# Not sure what to do....



## AmericanFarmer (Oct 9, 2014)

Ok, so I'm getting some sheep soon, 3 pregnant California Reds. There will probably be 5 lambs...and that is main&#322;y all he'd guard...do you think that warrants getting an LGD? The main problem around here is coyotes...and stray dogs. They aren't going to be in a huge pasture or anything, so not sure if it would be enough to keep him busy. Any and all advice is appreciated!! We have a 1 yr old yellow lab, some chickens...a milk cow in the future and maybe some ducks. But the sheep would be his main job. I do plan to grow my flock to about 15 ewes, 1-3 rams...


----------



## CAjerseychick (Aug 11, 2013)

we only have 4 goats but about 30 assorted free range poultry that mingle in the yard and the small (1.5 acre ) pasture... the dogs, including one LGD , function well as homestead guardians- we dont have losses from ***** or foxes (we did have to encourage the ducks to come in from the pasture at night but no losses once they were in the poultry yard at night)- and our neighbors lost a total of 5 goats from the surrounding fields last month- and we did not-
I know we have coyote (truck ran over one) but dont really see them. And the other neighbor shot a cougar last month after the goats were taken/ killed....
So yeah LGD can be a homestead guardian not just a in a huge range soley with the stock....


----------



## AmericanFarmer (Oct 9, 2014)

What breed of LDG do you have??


----------



## CAjerseychick (Aug 11, 2013)

Pyr - anatolian, the standard cross around here (its pretty hot in the summer so we see mixes of those breeds, maybe some Maremma and Akbash crosses as well, the coat is lighter then pure great pyrenees)...


----------



## motdaugrnds (Jul 3, 2002)

I see no reason why you could not get any type guard dog you want for your set up. And your yellow lab could be a real asset. I live on a 6-acre homestead and have had mixes as well as pure bred labs and shepherds that have intimidated all predators around my place. (I saw my lab stop 3 roosters from mauling a hen yesterady.  ) I also brought home an LGD (Bulgarian Karakachan) and am quite pleased with this dog as well.

Some LGDs are simply not happy on small places; however, there are some that function real well, never attempting to leave home. My Karakachan is one of those.

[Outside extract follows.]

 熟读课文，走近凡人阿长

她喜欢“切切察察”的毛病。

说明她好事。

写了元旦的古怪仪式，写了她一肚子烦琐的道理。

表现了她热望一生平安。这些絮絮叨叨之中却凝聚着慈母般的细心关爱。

Whatever type dog you choose, all you need do is recognize its personal propensities and work with it to curve the types of behavior(s) that is not wanted at your place, i.e. prey drive (on a lab might be important to watch), herding drive, jumping fences and/or digging under, even killing fowl. Just start it out young (a year old is ok) and train it well; and your sheep should be well cared for.


----------



## AmericanFarmer (Oct 9, 2014)

I have an opportunity to get a Pyr/Maremma cross puppy, boy or girl. Do you think that mix would do good on a smaller setup??


----------



## AmericanFarmer (Oct 9, 2014)

Oh, and they are raised with goats, so could he bond with sheep? And which gender is better?


----------



## CAjerseychick (Aug 11, 2013)

Hmmm I do know with my set of dogs- the giant schnuazer and LGD had to be oriented to every different being we brought onto the place (ie a chick is off limits and so is a rabbit and a duck and a goose, etc)....The Bernese Mt dog, is an excellent watchdog, but oddly enough has ZERO prey drive, so good with all other animals (except strange dogs, he is pretty territorial)... 
I do think there will be a learning curve with sheep but shouldnt be too bad.
So far I like my boys, they havent been as dominant (bossy) as the female giant schnauzer and more easy going in general. But I did have to neuter both my boys had intense adolescence (if we had a bigger property might have been able to wait it out) and the LGD was mating my smallest female goat....
We just had him neutered about 10 days ago so jury is out as to whether he is "fixed" or not- he is still patrolling and barking as usual though.

Have never had a female LGD so cant share my experience on that, I would have liked to keep the boys intact - but one(the Berner) kept getting out, was getting pretty aggressive (fence fighting etc) and the neuter did mediate that- he stays home now and isnt quite so aggro at the fence line...
The other actually _can_ get out,but doesnt really (he can jump 5 ft straight up from a standing position easily)...I think b/c the other 2 stay home...
Ok I digress, hope this helps...


----------